Poster
D2SP: Dynamic Dual-Stage Purification Framework for Dual Noise Mitigation in Vision-based Affective Recognition.
Haoran Wang · Xinji Mai · Zeng Tao · Xuan Tong · Junxiong Lin · Yan Wang · Jiawen Yu · Shaoqi Yan · Ziheng Zhou · Wenqiang Zhang
The current advancements in Dynamic Facial Expression Recognition (DFER) methods mainly focus on better capturing the spatial and temporal features of facial expressions. However, DFER datasets contain a substantial amount of noisy samples, and few have addressed the issue of handling this noise. We identified two types of noise: one is caused by low-quality data resulting from factors such as occlusion, dim lighting, and blurriness; the other arises from mislabeled data due to annotation bias by annotators. Addressing the two types of noise, we have meticulously crafted a \textbf{D}ynamic \textbf{D}ual-\textbf{S}tage \textbf{P}urification (D2SP) Framework.
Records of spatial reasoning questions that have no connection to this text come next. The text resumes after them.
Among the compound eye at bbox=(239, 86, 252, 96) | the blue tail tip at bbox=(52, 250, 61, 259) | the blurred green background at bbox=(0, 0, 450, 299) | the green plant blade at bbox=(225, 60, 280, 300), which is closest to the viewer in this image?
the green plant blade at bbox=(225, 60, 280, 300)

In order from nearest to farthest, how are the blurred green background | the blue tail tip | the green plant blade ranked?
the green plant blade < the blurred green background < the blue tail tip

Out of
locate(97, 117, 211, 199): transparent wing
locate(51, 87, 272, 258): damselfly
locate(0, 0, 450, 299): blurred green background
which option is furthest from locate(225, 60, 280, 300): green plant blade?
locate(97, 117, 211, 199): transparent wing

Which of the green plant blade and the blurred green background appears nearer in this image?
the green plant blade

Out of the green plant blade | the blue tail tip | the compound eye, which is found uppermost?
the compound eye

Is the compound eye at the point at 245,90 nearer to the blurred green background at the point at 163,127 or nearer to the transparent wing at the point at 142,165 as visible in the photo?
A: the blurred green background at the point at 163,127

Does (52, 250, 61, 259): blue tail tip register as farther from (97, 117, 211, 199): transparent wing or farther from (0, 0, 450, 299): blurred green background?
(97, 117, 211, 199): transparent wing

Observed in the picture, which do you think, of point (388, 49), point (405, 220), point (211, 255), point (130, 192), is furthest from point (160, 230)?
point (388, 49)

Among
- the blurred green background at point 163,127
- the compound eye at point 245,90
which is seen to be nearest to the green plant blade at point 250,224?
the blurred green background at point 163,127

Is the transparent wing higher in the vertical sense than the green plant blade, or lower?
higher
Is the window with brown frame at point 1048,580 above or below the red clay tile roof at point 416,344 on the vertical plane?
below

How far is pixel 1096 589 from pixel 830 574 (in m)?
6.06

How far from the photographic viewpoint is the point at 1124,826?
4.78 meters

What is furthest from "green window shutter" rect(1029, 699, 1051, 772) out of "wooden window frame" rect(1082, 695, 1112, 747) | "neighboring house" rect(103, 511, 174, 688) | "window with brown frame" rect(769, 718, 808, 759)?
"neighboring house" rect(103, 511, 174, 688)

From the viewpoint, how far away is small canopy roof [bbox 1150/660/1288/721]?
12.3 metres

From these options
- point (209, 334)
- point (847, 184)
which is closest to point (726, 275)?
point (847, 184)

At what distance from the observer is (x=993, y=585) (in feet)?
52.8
This initiative aims to dynamically purify the DFER datasets of these two types of noise, ensuring that only high-quality and correctly labeled data is used in the training process. To mitigate low-quality samples, we introduce the Coarse-Grained Pruning (CGP) stage, which computes sample weights and prunes those low-weight samples. After CGP, the Fine-Grained Correction (FGC) stage evaluates prediction stability to correct mislabeled data. Moreover, D2SP is conceived as a general and plug-and-play framework, tailored to integrate seamlessly with prevailing DFER methods. Extensive experiments covering prevalent DFER datasets and deploying multiple benchmark methods have substantiated D2SP’s ability to significantly enhance performance metrics.